Gentrification is a hot topic, especially in Sacramento’s Oak Park neighborhood. Some people see it as a serious issue and others see redevelopment as a positive change. One former Oak Park resident, however, believes it is behind the increase in homelessness in Sacramento County.

Victor Brazelton lives in Oakland now, but he is from Sacramento. 

"I grew up in Oak Park. My grandma was in Oak Park. It was home. It used to be where we could be in Oak Park and live in a home for $700-800. But once folks purchased these homes again, it was $1,000, then $1,300, then $1,500. We just kept seeing these rent increases," Brazelton said.

Brazelton says at one point, he and his two siblings all shared a home. 

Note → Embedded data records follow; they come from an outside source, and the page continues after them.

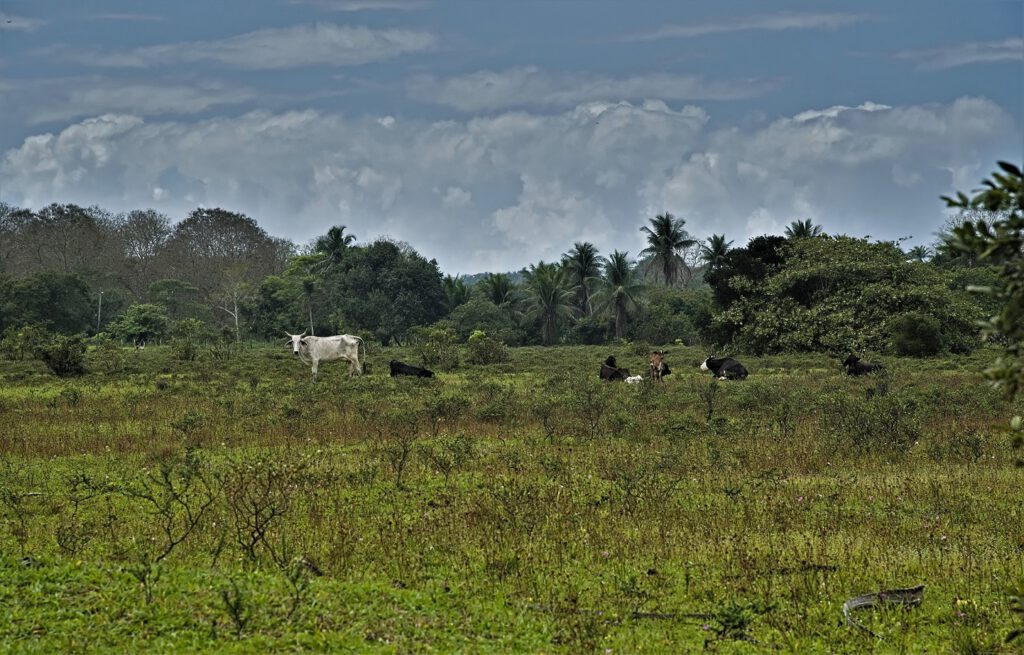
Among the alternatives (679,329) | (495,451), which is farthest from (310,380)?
(679,329)

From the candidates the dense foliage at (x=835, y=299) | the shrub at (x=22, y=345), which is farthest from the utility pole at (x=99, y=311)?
the dense foliage at (x=835, y=299)

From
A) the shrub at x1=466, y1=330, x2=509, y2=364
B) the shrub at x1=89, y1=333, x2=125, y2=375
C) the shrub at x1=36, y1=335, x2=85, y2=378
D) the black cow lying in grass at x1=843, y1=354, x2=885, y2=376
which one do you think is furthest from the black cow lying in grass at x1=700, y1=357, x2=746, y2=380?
the shrub at x1=36, y1=335, x2=85, y2=378

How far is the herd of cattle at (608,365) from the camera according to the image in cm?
2625

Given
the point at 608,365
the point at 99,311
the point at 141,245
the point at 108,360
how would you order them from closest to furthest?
the point at 608,365 < the point at 108,360 < the point at 99,311 < the point at 141,245

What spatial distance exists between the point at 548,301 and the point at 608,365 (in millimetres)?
36712

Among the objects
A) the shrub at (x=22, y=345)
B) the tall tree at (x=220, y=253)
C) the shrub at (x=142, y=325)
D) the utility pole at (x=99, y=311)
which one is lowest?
the shrub at (x=22, y=345)

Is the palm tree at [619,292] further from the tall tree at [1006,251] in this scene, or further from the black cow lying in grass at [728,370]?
the tall tree at [1006,251]

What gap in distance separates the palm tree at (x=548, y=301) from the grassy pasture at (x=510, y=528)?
4587cm

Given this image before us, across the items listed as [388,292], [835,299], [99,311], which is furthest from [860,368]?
[99,311]

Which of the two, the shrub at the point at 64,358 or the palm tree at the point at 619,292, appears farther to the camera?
the palm tree at the point at 619,292

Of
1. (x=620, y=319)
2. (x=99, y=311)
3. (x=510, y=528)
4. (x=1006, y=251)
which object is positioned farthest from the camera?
(x=620, y=319)

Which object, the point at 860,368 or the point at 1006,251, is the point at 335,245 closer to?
the point at 860,368

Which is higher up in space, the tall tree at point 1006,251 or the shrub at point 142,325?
the shrub at point 142,325

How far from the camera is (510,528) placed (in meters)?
8.74
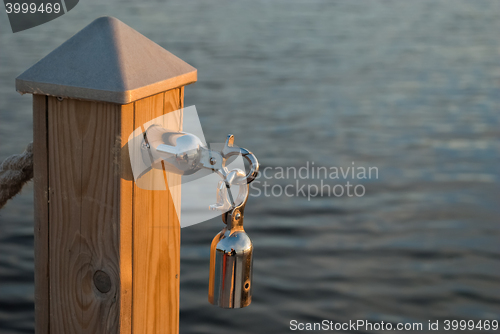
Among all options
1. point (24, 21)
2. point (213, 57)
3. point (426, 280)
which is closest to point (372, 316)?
point (426, 280)

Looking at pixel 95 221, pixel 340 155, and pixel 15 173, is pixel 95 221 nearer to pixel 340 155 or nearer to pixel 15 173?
pixel 15 173

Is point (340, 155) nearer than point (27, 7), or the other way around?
point (340, 155)

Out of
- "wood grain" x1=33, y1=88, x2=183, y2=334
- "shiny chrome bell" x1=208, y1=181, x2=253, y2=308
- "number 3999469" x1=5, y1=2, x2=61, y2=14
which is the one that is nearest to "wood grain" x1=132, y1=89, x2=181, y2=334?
"wood grain" x1=33, y1=88, x2=183, y2=334

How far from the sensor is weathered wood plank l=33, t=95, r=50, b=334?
121 cm

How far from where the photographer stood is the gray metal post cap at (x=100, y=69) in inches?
44.3

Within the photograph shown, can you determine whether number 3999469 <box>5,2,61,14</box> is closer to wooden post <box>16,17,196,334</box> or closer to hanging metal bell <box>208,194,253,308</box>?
wooden post <box>16,17,196,334</box>

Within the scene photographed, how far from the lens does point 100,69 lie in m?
1.14

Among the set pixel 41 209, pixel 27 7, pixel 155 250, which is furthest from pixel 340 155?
pixel 27 7

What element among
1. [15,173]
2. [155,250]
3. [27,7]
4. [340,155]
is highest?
[15,173]

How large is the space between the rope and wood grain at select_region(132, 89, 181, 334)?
27 cm

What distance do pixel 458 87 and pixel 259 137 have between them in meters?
3.26

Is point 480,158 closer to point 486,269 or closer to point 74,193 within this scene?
point 486,269

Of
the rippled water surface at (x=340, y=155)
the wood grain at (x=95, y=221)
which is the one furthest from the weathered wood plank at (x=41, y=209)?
the rippled water surface at (x=340, y=155)

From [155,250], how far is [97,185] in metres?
0.21
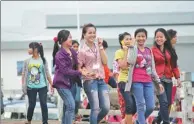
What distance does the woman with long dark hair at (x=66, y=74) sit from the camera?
6.80 meters

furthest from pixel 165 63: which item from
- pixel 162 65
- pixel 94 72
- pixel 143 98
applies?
pixel 94 72

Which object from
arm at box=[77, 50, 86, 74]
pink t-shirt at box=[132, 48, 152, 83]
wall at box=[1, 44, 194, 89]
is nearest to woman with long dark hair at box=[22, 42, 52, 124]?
arm at box=[77, 50, 86, 74]

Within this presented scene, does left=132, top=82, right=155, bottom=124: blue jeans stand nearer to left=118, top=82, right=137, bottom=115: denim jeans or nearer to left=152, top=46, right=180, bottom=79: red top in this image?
left=118, top=82, right=137, bottom=115: denim jeans

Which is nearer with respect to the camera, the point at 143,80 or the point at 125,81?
the point at 143,80

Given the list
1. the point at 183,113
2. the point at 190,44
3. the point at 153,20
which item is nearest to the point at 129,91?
the point at 183,113

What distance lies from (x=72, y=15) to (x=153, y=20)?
7114 millimetres

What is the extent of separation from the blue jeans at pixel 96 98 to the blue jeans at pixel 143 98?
47 cm

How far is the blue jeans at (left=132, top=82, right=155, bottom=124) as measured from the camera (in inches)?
274

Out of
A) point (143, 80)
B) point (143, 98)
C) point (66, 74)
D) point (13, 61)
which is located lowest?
point (13, 61)

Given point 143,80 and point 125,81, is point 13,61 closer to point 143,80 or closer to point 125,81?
point 125,81

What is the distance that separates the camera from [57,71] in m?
6.99

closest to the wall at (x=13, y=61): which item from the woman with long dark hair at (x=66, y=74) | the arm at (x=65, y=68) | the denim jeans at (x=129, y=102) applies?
the denim jeans at (x=129, y=102)

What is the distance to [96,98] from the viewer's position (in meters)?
6.84

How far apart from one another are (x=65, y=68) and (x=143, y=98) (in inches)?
50.8
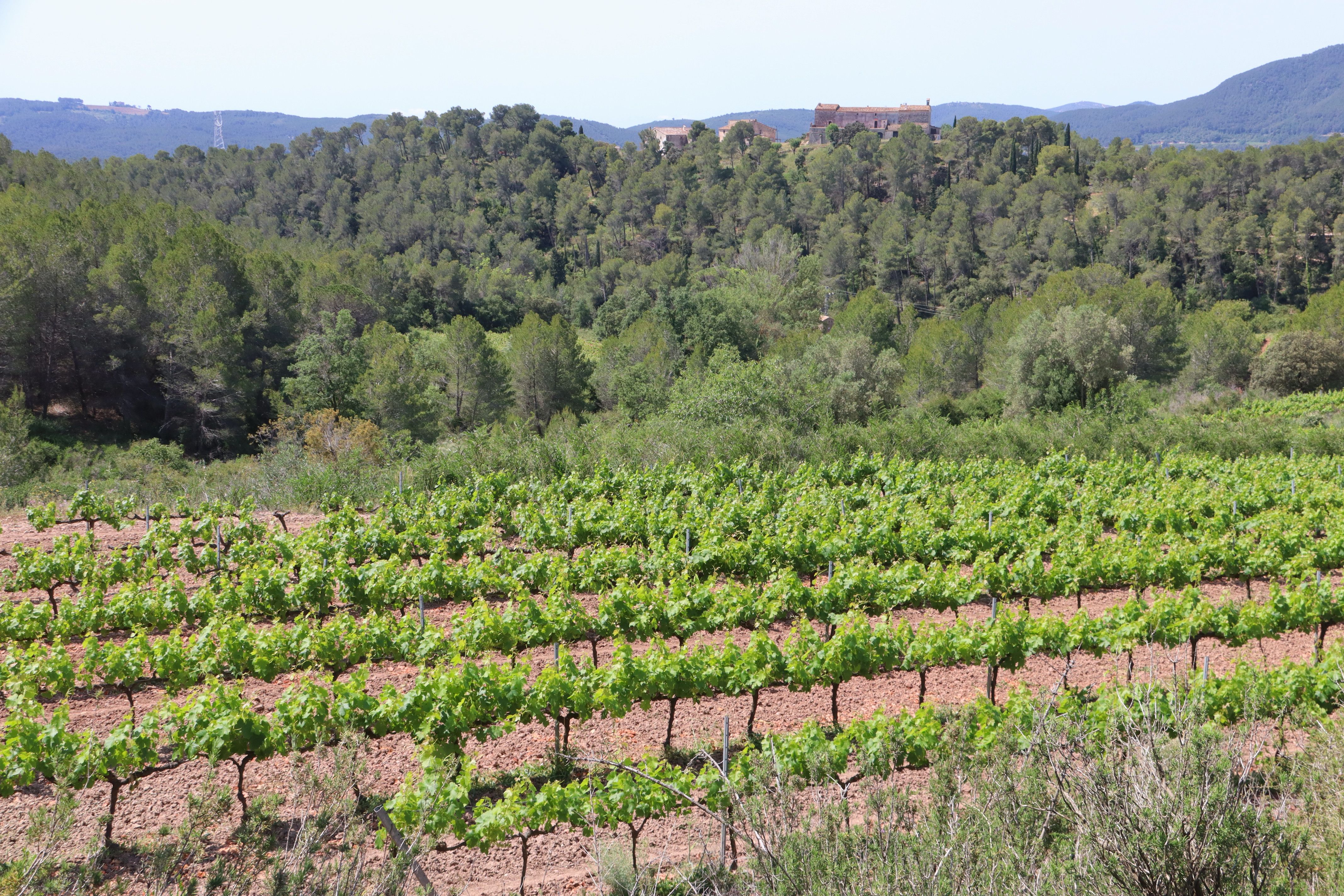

"And once we got to the point where we couldn't afford to live in that space anymore, I lived in a park in Oak Park for a while," he recalled.

Brazelton described what it was like the first morning that he woke up homeless.

"It was shocking. How did I get here? What do I do now? Where am I going to go to the bathroom? What am I going to do today? How am I going to get out of this situation? Where am I going to sleep?"

And his story is not unique. Brazelton told ABC10 he knows of several other people who experienced the same things he did.

"[I know] people who have children and people who are sleeping in cars. These are people who are working. Sometimes they're working 2-3 jobs and return to a car to sleep in," said Brazelton.

Numbers from Sacramento Steps Forward, a local non-profit, show there was a 19% increase in homelessness in Sacramento County alone. The study came out in June 2019. Brazelton believes there's a link to gentrification. 

Tanya Faison, a community activist with Black Lives Matter, agrees. She says Black Lives Matter has been fighting Oak Park gentrification for years.

"Redevelopment is great if that's all it is. But when it's displacing people then that's when it's a problem. And it's been going on in Oak Park for like a decade now," Faison said.

Faison says the impact is different for everyone, but the formula is basically the same.

"The owner of the property says that they have to move and they don't have to give them a reason... They give them 60 days to move and [the residents] can't find anything affordable now because everything is just so expensive in Oak Park right now."

ABC10 has talked to community organizers who say there are low-income housing options in Oak Park to help with displacement, but they admit they need more.